What makes agentic AI the future of autonomous intelligence?

What if Agentic AI could help you run your business more efficiently, reduce costs, and give you a competitive edge? The shift from traditional artificial intelligence (AI) and machine learning (ML) to generative AI has already reshaped numerous industries. Now, the third wave of AI, known as agentic AI, is here, promising unparalleled autonomy.

A recent Gartner study found 19% of organizations are heavily investing in Agentic AI, with 15% of daily work decisions expected to be autonomous by 2028. For business leaders, Agentic AI provides faster decision-making, streamlined operations, and a competitive edge, marking a new era of intelligent systems.

What is agentic AI?

Agentic AI refers to artificial intelligence systems that can act independently to achieve goals, much like a human agent or assistant would. Instead of simply responding to direct commands, these AI systems can plan, make decisions, and take actions independently to complete complex tasks.

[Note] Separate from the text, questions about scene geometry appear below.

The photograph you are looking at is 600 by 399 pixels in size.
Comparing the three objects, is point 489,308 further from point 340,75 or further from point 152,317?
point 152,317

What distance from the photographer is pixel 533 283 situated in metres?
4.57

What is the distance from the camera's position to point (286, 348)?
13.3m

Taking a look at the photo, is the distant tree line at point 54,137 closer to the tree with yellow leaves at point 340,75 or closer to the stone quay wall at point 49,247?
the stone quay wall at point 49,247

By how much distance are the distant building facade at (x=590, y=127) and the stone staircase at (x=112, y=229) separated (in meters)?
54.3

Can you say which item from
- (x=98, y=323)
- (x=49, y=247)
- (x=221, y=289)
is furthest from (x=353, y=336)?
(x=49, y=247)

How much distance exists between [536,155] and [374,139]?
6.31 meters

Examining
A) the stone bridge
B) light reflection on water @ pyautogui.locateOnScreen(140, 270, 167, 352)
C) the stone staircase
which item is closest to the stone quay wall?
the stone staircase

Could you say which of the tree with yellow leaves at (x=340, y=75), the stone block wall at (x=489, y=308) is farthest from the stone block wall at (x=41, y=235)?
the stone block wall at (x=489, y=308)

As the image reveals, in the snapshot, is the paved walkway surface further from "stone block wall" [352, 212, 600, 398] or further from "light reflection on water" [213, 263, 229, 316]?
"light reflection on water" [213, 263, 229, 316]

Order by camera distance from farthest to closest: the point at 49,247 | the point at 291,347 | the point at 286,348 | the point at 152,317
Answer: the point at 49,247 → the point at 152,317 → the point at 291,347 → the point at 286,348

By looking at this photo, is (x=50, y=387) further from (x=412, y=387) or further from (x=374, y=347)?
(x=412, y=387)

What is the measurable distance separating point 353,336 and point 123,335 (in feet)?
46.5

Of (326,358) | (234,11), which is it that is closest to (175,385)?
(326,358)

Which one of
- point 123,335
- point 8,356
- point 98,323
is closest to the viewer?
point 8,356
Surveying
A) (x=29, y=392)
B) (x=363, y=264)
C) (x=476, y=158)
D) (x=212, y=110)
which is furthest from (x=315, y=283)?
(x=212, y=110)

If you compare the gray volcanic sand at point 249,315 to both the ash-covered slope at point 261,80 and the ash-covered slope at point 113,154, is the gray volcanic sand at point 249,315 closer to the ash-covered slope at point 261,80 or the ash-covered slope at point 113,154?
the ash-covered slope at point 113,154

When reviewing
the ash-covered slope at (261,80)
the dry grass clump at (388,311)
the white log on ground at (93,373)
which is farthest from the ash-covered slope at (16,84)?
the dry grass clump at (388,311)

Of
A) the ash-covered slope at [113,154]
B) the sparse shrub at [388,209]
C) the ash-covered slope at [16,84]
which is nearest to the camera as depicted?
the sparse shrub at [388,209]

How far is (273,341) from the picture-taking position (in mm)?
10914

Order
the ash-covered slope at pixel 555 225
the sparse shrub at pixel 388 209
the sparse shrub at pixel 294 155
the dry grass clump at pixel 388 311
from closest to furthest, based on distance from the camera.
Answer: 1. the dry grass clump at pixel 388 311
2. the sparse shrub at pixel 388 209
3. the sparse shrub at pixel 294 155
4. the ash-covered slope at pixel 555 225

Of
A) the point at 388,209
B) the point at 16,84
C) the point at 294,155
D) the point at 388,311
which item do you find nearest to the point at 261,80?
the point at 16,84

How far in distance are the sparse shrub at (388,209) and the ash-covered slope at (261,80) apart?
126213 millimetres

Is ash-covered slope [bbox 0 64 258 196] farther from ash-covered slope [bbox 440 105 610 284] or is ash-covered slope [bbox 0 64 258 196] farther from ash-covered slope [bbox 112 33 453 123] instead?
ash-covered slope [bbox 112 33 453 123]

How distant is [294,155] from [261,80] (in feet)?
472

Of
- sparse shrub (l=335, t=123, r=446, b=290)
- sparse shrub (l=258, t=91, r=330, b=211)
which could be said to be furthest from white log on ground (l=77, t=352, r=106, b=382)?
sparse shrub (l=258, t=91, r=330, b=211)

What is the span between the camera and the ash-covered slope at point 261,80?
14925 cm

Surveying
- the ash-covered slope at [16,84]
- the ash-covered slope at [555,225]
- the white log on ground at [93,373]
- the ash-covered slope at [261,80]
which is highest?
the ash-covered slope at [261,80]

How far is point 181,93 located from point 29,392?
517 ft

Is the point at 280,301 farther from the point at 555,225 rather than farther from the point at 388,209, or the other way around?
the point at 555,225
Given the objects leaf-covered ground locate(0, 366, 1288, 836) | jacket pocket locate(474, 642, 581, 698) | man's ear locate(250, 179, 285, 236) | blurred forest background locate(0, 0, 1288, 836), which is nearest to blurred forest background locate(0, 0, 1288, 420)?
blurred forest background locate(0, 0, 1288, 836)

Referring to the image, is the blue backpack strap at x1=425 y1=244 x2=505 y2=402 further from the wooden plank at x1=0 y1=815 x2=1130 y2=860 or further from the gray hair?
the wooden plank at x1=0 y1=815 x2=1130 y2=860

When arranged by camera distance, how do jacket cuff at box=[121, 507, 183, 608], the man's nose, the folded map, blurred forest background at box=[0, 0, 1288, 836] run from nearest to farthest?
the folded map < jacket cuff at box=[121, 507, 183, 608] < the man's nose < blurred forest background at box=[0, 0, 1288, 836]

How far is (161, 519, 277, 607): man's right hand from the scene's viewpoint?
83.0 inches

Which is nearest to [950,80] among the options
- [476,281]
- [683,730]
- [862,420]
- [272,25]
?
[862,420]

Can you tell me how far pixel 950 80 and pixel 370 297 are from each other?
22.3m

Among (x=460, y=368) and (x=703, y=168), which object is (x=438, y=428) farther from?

Traditional AI and ML-powered tools, such as recommendation systems and fraud detection, solve specific problems with data-driven insights. Generative AI took it further, creating text, images, and even code, like chatbots that write emails or design graphics. However, these technologies often require human guidance to function effectively, and their overuse has made the terms "AI" and "ML" feel less exciting. Unlike traditional AI, which follows strict instructions for tasks such as analyzing sales data, or generative AI, which creates content based on prompts, Agentic AI thinks and acts independently. Agentic AI can set sub-goals, make strategic decisions, adapt to changing circumstances, and persist toward objectives even when encountering obstacles.

For example, traditional AI can predict customer demand, but Agentic AI could go a step further and decide how to restock inventory, negotiate with suppliers, and handle shipping delays. This AI autonomy is revolutionizing the game by providing intelligent systems that reduce costs, save time, and make businesses more agile and efficient.

How does agentic AI work?

Agentic AI uses a several-step process for problem-solving:

  • Perceive: It gathers data from sources like sensors, databases, APIs, or user interactions. Using natural language processing (NLP), it identifies key patterns and insights, ensuring it has the correct information to act. For non-technical readers, think of this as the AI "scanning" its surroundings to understand what's happening.

  • Reason: A large language model (LLM) serves as the brain, making sense of tasks and crafting solutions. It coordinates specialized tools for tasks such as generating content or analyzing images, utilizing techniques like retrieval-augmented generation (RAG) to retrieve relevant data. This means advanced algorithms that analyze context and plan actions effectively.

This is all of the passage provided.